Friday, April 8, 2011

In Memorandum: Blockbuster Video


Do you remember your first trip to Blockbuster Video to rent a movie?

Well truthfully neither do I (I’m getting old I cant help it), though I can imagine my first memory of going there than most people though, and I’ll never forget it only because it was probably the one single moment that set the course for the rest of my life.

I was four. My dad took me to rent a movie for us to watch while my mother and sister were away for the weekend. Instead of allowing me to torture him with some crappy kid movie he instead found something he thought I would enjoy. It was Star Wars, and from then on I was hooked on movies.
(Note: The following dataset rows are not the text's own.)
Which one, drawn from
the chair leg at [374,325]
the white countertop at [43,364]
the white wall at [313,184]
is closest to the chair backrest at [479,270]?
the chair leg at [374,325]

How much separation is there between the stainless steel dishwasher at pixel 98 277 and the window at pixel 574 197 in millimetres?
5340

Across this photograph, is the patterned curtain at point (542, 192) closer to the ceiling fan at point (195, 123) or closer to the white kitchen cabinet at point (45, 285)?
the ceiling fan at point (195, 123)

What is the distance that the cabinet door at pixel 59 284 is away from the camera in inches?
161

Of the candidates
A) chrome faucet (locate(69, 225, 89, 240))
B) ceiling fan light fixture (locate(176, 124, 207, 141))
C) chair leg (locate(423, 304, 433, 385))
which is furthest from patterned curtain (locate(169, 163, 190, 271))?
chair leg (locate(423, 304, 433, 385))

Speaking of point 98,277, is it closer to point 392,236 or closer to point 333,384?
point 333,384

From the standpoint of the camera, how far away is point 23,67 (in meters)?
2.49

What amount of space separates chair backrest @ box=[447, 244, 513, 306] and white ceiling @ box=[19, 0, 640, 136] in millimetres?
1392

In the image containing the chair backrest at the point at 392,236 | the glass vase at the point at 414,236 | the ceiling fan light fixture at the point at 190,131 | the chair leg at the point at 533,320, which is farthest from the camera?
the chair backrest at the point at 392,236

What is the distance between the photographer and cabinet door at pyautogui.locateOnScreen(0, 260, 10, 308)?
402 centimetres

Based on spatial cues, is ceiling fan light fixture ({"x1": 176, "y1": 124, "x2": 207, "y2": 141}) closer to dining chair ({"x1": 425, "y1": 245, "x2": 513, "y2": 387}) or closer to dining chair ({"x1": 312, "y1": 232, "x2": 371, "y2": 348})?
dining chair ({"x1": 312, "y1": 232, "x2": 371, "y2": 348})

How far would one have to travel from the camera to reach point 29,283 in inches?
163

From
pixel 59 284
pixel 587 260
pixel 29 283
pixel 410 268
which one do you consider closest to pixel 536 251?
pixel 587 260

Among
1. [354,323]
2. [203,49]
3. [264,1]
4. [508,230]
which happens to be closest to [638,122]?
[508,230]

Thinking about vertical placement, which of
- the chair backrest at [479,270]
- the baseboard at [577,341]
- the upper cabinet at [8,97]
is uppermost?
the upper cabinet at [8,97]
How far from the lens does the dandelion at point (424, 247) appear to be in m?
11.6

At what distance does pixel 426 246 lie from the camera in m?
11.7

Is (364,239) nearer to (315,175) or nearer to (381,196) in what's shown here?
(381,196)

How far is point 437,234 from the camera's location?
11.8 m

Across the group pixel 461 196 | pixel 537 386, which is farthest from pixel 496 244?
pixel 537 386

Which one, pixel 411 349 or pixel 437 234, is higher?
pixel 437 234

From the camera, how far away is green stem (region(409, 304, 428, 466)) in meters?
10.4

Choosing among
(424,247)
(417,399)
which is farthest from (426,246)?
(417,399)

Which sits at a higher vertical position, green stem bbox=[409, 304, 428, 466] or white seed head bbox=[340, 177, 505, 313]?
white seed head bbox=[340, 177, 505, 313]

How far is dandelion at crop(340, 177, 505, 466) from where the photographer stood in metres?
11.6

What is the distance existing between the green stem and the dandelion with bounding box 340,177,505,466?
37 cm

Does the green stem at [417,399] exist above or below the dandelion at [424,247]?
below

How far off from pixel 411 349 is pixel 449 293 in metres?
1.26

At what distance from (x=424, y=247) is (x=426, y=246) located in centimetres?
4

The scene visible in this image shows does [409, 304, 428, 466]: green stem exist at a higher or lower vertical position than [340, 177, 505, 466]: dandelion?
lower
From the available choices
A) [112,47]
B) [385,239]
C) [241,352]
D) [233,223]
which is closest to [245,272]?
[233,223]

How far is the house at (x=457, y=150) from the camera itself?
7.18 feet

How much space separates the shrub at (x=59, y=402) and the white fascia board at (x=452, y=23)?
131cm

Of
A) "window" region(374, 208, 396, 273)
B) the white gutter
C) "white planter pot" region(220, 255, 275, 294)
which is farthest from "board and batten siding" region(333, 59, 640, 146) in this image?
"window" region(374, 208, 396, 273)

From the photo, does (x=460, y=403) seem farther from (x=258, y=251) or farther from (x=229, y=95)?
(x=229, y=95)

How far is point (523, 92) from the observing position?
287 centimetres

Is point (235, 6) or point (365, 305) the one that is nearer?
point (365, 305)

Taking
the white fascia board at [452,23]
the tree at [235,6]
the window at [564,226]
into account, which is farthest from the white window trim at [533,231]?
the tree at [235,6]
Over the years I would continue to go back, looking for the next great movie I would love, scourging the shelves for whatever caught my interest for better or worse to try and discover what hidden treasures laid in those shelves waiting to be seen (I usually got a little guidance from my Dad as well).

As the years went by I didn’t go as much as I wanted to, but loved every trip I took there for what I learned, and as I got older the trips evolved as well.

In high school I met a group of friends that began a tradition, nearly every weekend going to one of the local Blockbusters and finding the worst movies we could find. That introduced us to such schlock gems as Killer Klowns fro Outer Space, Mr. Jingles, the films of Uwe Boll, and perhaps king among them Gingerdead Man (a movie so bad the checkout clerk wanted to double check to see if we were renting the right movie).

Blockbuster gave me so many memories as a kid, and it probably bestowed memories on all of us, whether we realize it or not.

Sadly, those days have past. While I for one still love a good trip to Blockbuster, I also recognize that technology has made it an incovienence to make such trips. Nowadays we have Netflix, which will deliver movies right to us via mail or even streaming them right to us in an instant. That’s not even bringing On Demand or torrenting movies into the fold.

Now Blockbuster is almost gone, in a state of bankruptcy and closing the doors to its stores left and right, now a just a means for movie scavengers (myself included) to pick on the corpse and get a load of movies on the cheap.

With what little time we have left, lets reflect on the joys and memories that Blockbuster video has left us and an entire generation of movie fans, and if at al possible, hit up the old place for one last rental before its gone for good.